The European Commission recommended lifting the excessive budget-deficit procedure against Bulgaria after the country narrowed its shortfall to within the European Union’s limit last year.
Bulgaria narrowed its budget gap to 2.1 percent of gross domestic product last year from 3.8 percent in 2010 and plans to cut the deficit to 1.36 percent this year. The commission, the EU’s executive, forecast this year’s shortfall at 1.9 percent, within the 3 percent EU limit.
The country has “sustainably corrected” its fiscal shortfall “in a durable manner,” EU Economic and Monetary Affairs Commissioner Olli Rehn told reporters in Brussels today.
Bulgaria, the EU’s poorest country in terms of economic output per capita where about 25 percent of bank assets are controlled by Greek lenders, weathered the global financial crisis without borrowing from international lenders. The government is working on cutting the deficit to raise funds for 835 million euros ($1 billion) of debt due in 2013.

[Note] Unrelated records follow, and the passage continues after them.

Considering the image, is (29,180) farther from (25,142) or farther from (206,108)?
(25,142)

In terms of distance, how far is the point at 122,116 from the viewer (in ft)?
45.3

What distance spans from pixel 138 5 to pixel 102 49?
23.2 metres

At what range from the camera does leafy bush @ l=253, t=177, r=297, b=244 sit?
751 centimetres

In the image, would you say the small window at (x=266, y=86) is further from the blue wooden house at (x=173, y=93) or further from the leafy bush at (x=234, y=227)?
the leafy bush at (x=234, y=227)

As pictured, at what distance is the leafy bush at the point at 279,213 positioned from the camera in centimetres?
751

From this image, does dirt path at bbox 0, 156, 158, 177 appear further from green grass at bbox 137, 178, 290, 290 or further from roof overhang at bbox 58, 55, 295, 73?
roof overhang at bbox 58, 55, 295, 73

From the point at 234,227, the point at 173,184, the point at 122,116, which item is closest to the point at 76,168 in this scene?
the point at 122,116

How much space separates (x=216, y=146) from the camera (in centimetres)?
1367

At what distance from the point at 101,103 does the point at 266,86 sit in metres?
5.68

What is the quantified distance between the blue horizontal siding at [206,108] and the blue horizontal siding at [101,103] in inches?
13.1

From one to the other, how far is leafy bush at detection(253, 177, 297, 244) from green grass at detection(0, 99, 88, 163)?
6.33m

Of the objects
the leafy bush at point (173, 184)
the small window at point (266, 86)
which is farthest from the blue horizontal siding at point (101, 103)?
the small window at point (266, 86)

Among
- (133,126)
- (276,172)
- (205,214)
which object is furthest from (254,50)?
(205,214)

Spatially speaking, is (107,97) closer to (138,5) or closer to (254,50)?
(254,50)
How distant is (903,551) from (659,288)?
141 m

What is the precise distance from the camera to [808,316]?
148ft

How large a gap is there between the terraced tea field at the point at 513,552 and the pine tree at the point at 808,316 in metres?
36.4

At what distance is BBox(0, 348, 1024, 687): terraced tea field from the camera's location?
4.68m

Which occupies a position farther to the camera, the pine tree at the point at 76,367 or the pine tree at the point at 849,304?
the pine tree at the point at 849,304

Public debt was 16.5 percent of GDP at the end of last year, the second lowest among the EU’s 27 countries, the commission said this month. That will help compensate for contagion from Greece’s debt crisis, Tim Ash, an economist at Royal Bank of Scotland Group Plc in London, said in e-mailed note to clients today.
“Bulgaria has a stellar public-debt profile,” Ash said. “In a worst-case scenario, Bulgaria has the ammunition to cover potential problems in the banks, and also extending into public finance space, if growth dips, and budget revenues drop, boosting the fiscal deficit and budget financing needs.”